Provided information Block Start
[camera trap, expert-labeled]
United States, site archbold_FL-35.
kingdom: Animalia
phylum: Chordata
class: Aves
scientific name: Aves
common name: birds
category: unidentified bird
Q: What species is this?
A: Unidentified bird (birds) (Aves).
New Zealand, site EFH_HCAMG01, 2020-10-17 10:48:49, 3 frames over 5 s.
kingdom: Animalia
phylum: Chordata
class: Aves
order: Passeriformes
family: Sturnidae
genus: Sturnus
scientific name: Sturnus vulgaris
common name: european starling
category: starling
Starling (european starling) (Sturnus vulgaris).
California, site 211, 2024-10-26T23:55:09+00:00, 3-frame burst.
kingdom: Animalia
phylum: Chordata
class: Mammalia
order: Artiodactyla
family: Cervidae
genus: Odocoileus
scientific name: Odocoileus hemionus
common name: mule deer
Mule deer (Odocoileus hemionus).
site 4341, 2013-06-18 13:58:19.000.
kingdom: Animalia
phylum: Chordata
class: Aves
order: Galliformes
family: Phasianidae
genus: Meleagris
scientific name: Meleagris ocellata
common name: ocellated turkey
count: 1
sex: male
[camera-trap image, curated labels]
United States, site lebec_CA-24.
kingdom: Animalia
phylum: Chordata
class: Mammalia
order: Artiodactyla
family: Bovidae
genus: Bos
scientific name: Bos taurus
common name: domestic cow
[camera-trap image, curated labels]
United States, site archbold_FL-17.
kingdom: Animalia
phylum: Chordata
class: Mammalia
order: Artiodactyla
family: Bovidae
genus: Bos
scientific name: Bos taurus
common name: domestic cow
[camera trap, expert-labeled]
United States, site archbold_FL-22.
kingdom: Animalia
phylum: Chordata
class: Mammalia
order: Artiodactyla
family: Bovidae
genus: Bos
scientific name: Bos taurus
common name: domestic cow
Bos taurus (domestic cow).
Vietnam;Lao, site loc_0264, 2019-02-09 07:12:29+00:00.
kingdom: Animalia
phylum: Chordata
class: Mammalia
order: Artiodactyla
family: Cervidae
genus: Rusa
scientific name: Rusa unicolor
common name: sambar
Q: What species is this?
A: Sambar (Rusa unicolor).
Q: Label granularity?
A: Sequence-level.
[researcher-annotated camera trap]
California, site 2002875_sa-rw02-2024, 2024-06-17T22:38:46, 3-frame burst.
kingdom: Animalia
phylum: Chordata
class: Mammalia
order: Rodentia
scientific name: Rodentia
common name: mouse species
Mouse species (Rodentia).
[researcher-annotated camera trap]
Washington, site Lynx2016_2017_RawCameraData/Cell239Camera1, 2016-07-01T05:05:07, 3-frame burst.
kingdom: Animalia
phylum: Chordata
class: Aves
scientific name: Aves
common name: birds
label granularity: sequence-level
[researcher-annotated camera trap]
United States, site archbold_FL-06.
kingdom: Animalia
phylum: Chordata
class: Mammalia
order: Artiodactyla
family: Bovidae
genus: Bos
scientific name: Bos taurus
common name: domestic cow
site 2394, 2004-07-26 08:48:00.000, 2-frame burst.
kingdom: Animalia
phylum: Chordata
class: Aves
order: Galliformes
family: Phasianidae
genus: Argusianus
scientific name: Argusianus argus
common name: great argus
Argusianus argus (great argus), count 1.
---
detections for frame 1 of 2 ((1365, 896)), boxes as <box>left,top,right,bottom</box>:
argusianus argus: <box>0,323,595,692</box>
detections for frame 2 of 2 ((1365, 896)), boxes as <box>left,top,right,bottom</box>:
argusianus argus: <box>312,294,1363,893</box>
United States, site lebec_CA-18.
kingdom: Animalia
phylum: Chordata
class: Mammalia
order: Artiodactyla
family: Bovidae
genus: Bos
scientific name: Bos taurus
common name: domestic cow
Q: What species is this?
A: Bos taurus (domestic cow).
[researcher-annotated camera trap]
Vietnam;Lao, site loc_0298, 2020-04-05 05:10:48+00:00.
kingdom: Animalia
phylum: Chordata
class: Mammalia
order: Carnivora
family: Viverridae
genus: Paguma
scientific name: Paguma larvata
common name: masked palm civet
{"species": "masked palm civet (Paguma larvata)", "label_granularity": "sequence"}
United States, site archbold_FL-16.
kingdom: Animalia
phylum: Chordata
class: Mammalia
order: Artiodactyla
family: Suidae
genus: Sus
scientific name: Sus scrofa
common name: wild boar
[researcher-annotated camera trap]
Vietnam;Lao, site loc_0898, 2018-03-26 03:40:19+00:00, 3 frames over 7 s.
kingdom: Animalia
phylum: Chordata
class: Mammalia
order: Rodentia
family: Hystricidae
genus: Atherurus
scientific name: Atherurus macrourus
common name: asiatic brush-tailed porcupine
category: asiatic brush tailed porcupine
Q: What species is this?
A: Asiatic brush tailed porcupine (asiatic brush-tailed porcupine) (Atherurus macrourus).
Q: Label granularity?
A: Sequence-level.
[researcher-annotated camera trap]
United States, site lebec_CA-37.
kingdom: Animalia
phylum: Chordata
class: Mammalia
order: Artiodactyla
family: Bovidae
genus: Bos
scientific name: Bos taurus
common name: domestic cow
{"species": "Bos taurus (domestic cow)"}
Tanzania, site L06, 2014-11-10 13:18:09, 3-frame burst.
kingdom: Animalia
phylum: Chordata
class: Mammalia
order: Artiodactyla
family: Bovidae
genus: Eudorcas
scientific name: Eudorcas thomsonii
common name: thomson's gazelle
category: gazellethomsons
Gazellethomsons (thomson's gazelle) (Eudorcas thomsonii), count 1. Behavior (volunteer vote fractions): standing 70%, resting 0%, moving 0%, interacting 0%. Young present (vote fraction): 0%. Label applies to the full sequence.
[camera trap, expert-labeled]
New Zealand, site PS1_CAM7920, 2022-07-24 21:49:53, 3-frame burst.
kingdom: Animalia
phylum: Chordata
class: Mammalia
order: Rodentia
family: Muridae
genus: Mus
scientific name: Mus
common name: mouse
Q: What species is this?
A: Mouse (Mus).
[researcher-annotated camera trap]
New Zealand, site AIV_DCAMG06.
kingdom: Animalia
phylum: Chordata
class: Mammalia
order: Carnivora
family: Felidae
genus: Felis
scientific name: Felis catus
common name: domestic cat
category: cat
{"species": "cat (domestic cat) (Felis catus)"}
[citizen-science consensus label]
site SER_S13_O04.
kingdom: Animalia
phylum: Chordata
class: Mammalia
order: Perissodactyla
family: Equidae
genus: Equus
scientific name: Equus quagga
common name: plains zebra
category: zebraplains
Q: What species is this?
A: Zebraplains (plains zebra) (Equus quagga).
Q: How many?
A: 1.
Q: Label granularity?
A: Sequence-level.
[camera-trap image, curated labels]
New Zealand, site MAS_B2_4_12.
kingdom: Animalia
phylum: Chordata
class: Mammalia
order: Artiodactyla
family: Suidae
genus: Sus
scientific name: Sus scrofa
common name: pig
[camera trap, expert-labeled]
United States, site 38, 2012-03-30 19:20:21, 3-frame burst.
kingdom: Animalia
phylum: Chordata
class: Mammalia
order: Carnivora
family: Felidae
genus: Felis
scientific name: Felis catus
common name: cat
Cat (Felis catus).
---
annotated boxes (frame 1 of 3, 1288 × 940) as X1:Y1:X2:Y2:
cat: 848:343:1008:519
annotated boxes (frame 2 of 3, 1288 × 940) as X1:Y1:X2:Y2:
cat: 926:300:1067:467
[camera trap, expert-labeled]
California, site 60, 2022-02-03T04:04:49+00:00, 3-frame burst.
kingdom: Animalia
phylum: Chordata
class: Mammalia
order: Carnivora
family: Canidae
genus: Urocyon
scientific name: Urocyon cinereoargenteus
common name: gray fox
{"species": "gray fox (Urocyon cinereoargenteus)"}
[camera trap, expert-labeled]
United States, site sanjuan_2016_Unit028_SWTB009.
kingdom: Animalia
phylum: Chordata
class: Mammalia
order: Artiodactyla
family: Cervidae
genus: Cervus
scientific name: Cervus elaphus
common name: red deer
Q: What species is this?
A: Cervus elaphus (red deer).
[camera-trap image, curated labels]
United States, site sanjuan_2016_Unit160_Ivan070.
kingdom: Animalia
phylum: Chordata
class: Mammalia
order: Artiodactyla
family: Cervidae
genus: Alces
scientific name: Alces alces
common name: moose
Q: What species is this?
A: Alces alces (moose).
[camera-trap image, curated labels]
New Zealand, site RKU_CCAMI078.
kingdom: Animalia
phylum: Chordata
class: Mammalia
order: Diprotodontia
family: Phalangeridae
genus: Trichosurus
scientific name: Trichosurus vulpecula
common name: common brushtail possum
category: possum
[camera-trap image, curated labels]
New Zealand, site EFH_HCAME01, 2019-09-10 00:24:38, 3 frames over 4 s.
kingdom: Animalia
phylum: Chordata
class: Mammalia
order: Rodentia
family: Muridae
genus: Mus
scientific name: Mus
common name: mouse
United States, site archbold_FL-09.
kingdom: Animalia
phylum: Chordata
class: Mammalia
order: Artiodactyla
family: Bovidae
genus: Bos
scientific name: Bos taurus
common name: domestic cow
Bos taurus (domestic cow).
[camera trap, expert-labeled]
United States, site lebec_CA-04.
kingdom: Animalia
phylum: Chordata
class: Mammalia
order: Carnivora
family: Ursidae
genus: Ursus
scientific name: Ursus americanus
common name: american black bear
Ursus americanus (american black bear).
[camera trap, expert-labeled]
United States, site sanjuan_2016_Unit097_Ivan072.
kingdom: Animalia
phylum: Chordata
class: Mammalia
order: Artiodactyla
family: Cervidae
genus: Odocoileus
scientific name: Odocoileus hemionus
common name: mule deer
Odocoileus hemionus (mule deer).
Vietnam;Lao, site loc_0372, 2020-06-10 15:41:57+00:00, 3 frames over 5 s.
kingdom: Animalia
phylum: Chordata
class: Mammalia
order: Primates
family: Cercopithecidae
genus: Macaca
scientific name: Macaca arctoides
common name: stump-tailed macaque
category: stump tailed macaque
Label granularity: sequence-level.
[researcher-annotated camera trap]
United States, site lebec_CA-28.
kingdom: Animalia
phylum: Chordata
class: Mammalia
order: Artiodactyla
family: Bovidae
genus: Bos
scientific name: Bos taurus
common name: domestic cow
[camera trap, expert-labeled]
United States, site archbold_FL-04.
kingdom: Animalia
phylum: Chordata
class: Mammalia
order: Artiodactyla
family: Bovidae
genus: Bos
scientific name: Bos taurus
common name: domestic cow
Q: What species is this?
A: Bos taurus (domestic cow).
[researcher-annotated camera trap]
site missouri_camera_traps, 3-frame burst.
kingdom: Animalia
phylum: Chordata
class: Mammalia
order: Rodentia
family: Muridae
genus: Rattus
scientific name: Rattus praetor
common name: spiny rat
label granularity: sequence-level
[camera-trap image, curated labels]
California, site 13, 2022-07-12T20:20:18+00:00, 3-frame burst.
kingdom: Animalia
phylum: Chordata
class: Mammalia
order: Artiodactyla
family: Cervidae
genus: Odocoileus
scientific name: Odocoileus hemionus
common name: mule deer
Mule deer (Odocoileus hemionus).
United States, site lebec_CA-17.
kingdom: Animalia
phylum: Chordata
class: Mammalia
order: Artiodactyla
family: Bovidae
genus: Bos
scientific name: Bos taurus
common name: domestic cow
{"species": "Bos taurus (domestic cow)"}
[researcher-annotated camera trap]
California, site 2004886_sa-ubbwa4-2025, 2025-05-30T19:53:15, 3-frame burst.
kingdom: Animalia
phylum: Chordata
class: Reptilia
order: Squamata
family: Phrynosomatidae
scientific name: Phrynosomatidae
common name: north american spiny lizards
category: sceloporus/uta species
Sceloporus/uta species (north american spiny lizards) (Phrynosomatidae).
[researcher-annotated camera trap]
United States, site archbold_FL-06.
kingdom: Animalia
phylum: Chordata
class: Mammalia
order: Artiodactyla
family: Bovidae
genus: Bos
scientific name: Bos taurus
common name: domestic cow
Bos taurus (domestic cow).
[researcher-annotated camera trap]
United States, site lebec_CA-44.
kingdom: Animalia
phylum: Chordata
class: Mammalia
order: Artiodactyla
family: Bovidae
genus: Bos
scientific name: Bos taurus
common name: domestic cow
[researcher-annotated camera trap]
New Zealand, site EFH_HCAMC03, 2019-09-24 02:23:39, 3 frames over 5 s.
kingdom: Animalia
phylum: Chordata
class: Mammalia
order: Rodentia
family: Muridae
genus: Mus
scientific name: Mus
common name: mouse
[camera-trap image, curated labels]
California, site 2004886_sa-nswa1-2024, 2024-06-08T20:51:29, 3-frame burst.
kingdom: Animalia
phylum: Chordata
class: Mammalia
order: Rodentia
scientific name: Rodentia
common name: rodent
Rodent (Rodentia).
Provided information Block End
**Problem details:** Word for word, repeat the data from its first line through the line with "scientific name: Sturnus vulgaris", including both of those lines and no others.

**Expected answer:**
[camera trap, expert-labeled]
United States, site archbold_FL-35.
kingdom: Animalia
phylum: Chordata
class: Aves
scientific name: Aves
common name: birds
category: unidentified bird
Q: What species is this?
A: Unidentified bird (birds) (Aves).
New Zealand, site EFH_HCAMG01, 2020-10-17 10:48:49, 3 frames over 5 s.
kingdom: Animalia
phylum: Chordata
class: Aves
order: Passeriformes
family: Sturnidae
genus: Sturnus
scientific name: Sturnus vulgaris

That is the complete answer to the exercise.